As investors cautiously await the release of the important US monthly jobs report, which may guide future Fed policy, European stock markets are expected to open slightly lower on Friday.

The August US jobs report is due out later today. It will be closely watched since it is one of the last pieces of economic data the Fed will see before raising rates again in September.

The release comes shortly after Fed Chair Jerome Powell warned of the need to tighten monetary policy even while unemployment rises, following the surge of 528,000 jobs in July. Nonfarm payrolls are expected to increase by 300,000 jobs last month.

It is unclear how much the US central bank will raise interest rates later this month. Nonetheless, an increase would mark the 20th consecutive month of job growth, indicating that the labour market is coping with the aggressive rate hikes already implemented.

Suppose we get another strong number in today's US payroll report. In that case, it could add yet another layer of strength to the US dollar narrative and equity market weakness.

One of the most notable highlights of US economic data this year has been the resilience of the US labour market. Over the last three payroll reports, the headline numbers have exceeded expectations, with wage growth remaining resilient, even as vacancy rates remain near record lows. There was no doubt that the July payroll report was impressive.

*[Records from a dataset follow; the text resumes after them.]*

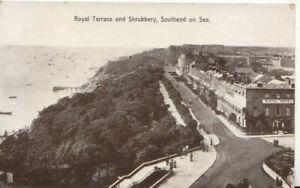 Essex Postcard - Royal Terrace - Southend-On-Sea - Ref TZ5741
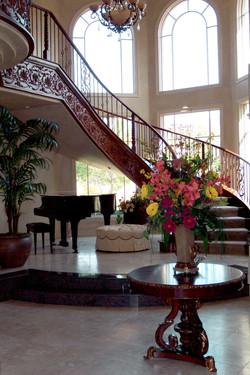 Brathwaite Las Vegas entry stairwell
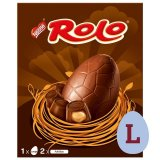 Rolo large Easter Egg 284g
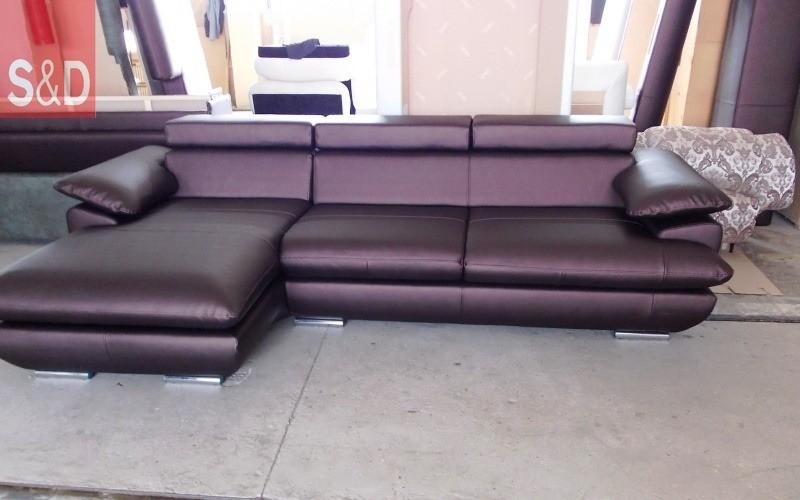 Manchester3 - Угловые диваны на заказ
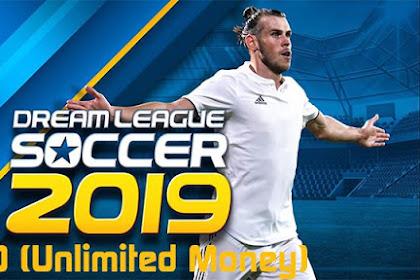 Download Dream League Soccer 2019 Mod Apk Unlimited Money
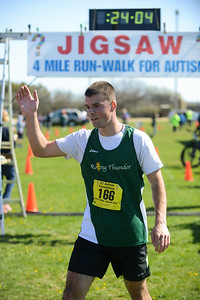 Jigsaw Race for Autism in East Islip 0371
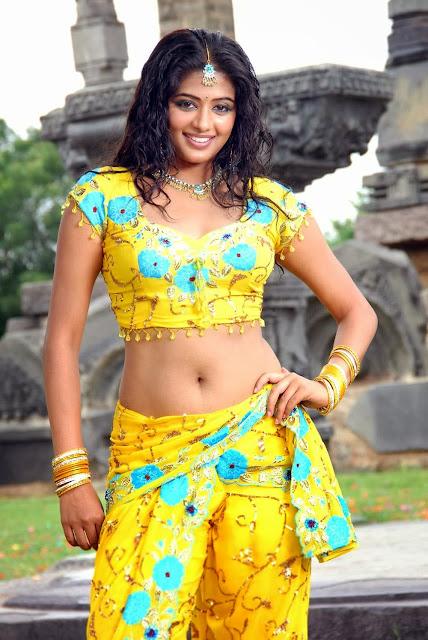 Priyamani in Yellow Dress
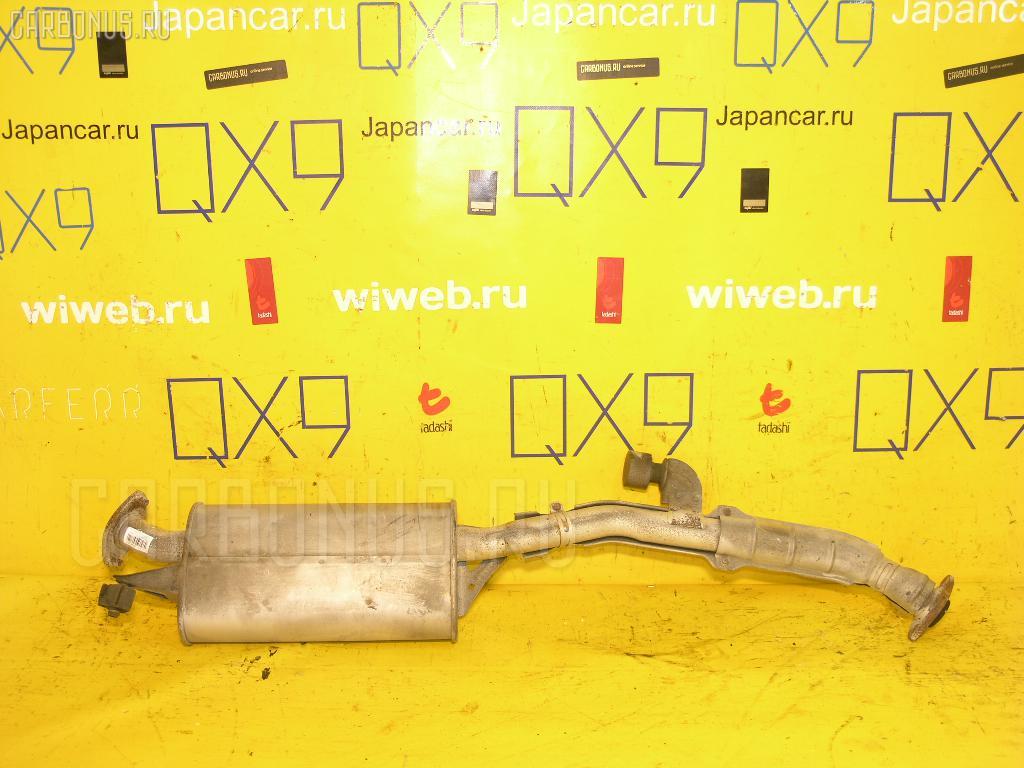 Глушитель TOYOTA MARK II GX90 1G-FE. Фото 3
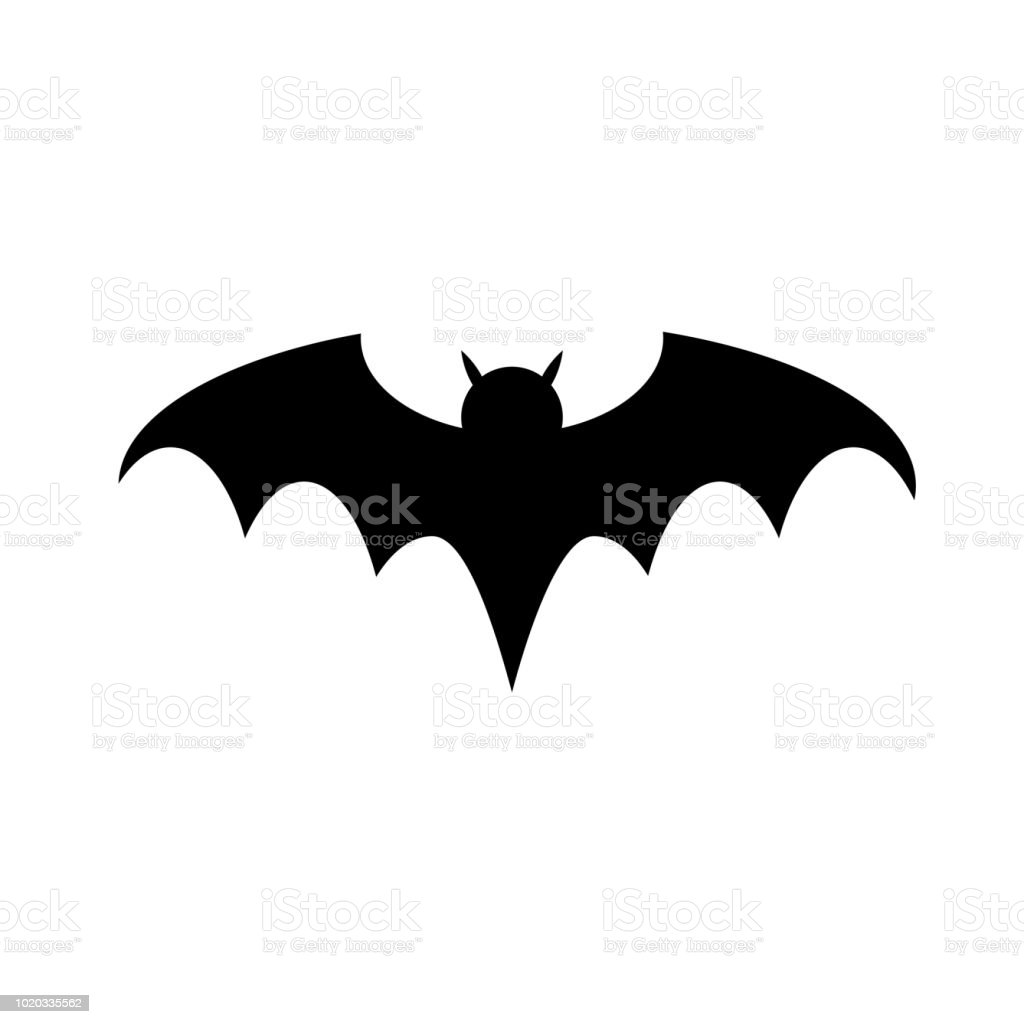 halloween bat silhouette flat icon vector for your web site design app ui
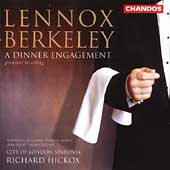 Berkeley: A Dinner Engagement / Hickox, et al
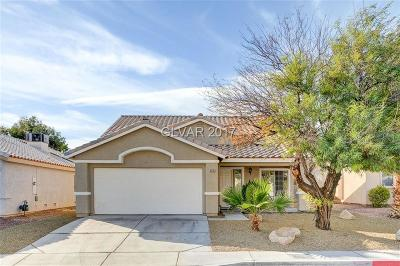 Las Vegas Single Family Home Contingent Offer: 3335 Trotting Horse Road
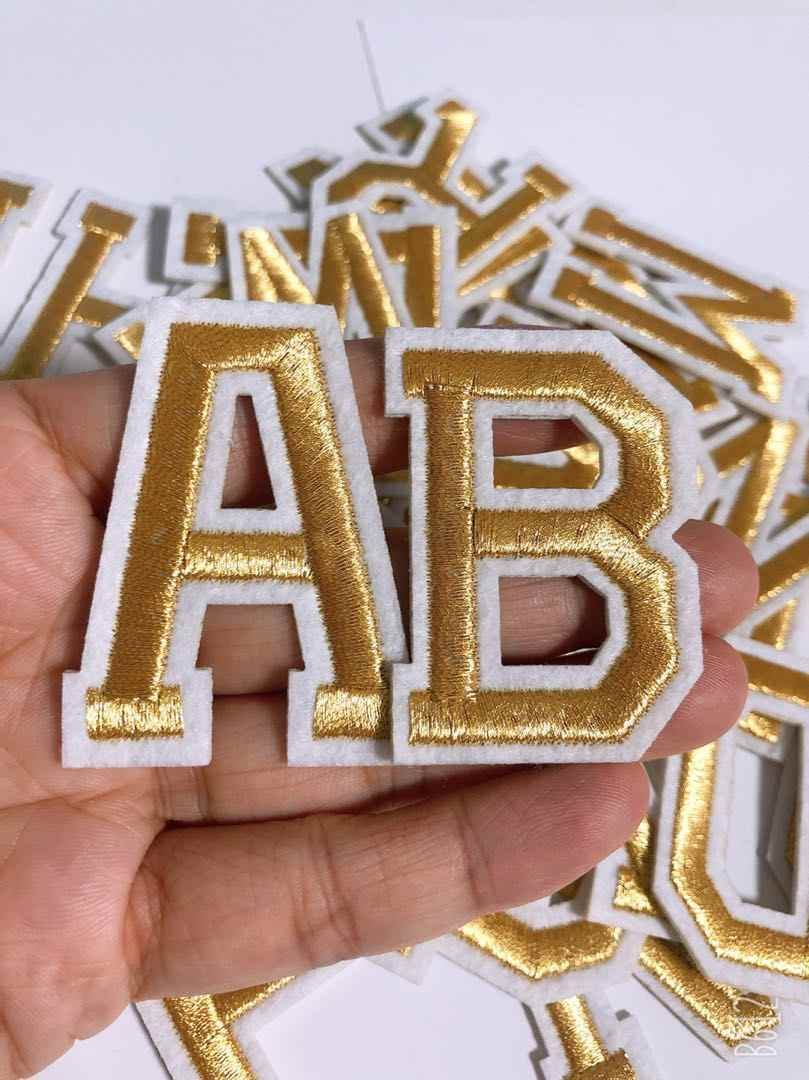 Licht gouden Letters Patch Alfabet Geborduurde Applique Letters iron on Patches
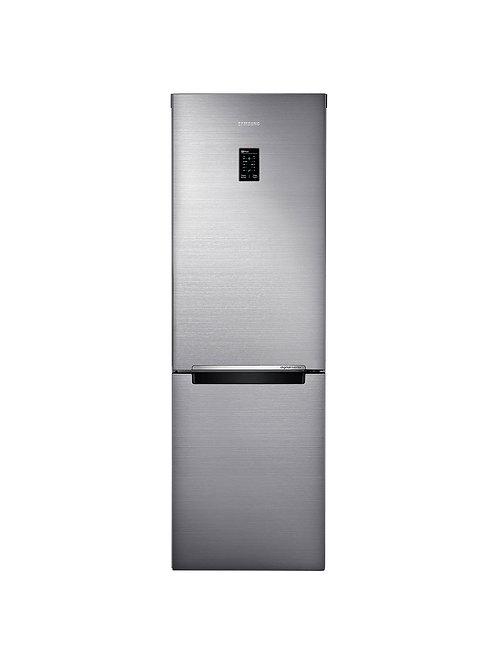 Samsung RB33N321NSS 60cm Frost Free Fridge Freezer – STAINLESS STEEL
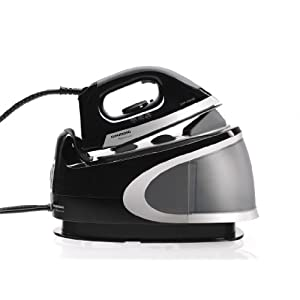 Grundig SIS 8250 Premium-Dampfbügelstation (4,5 bar, 2400 Watt), schwarz-silber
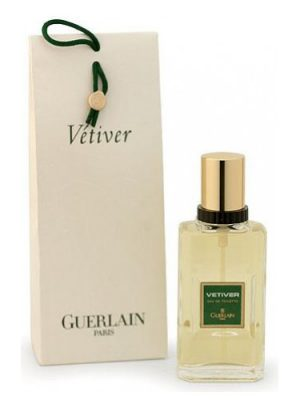 Vetiver (Vintage Edition) Guerlain para Hombres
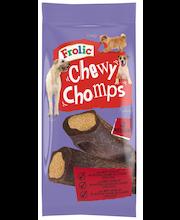 Frolic 170g Chewy Chomps, sis. häränlihaa, täydennysrehua aikuisille koirille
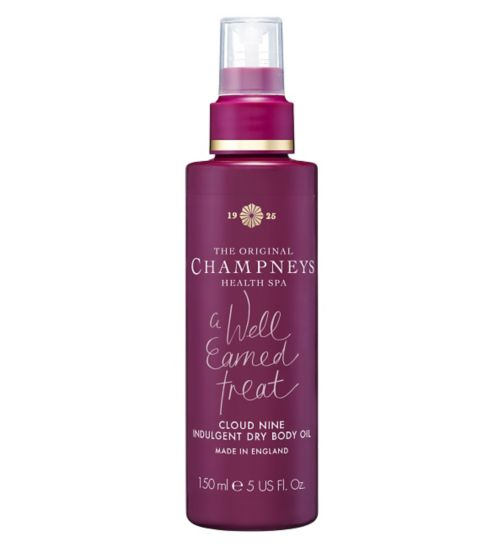 Champneys Cloud Nine Indulgent Dry Body Oil 150ml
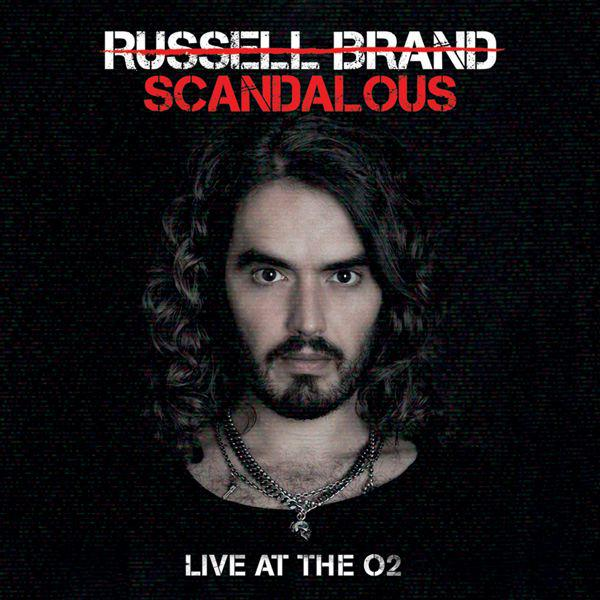 Scandalous (Live At The O2)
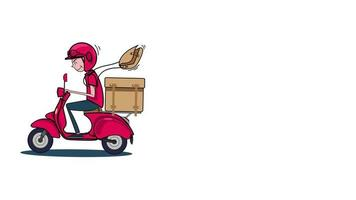 Delivery Man on a Motorized Scooter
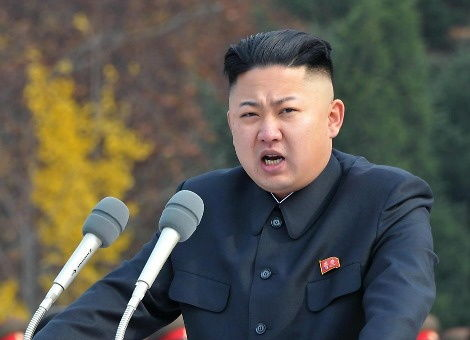 ધીરજ ખૂટ્યા પહેલા અમેરિકા ચર્ચા આગળ વધારવાની યોગ્ય રીત અપનાવેઃ ઉત્તર કોરિયા|વર્લ્ડ,International - Divya Bhaskar
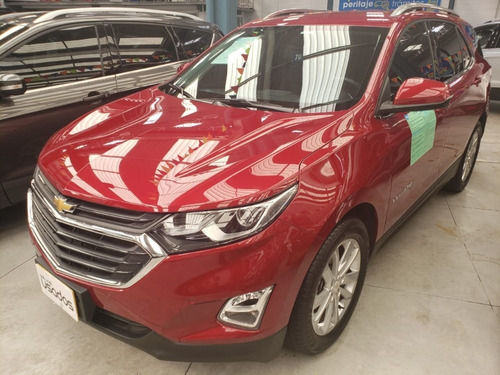 chevrolet equinox lt turbo 1.5 aut 5p 2018 fow271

This is especially given that general expectations were for the lowest number during the last year, and we received over twice what was expected.

There has also been a substantial rise in wages to 5.2%, as well as a decline in the unemployment rate to 3.5%. These numbers are expected to remain the same. The US Federal Reserve will likely raise interest rates by 75 basis points when it meets later this month if another positive payroll number comes in today.

Only the low level of labour participation hasn't been considered in the payrolls reports this year, reaching its lowest level in July at 62.1%. As we've started to see, there has been little evidence that the rising cost of living in the US has prompted early pandemic retirees to return to work.

In early European trade Friday, the US dollar edged lower in light of the experience over the past month and Jerome Powell's very hawkish speech last Friday. Still, it remained near a two-decade high ahead of the numbers because investors doubt even a modestly softer August jobs report will have an impact on Fed pricing.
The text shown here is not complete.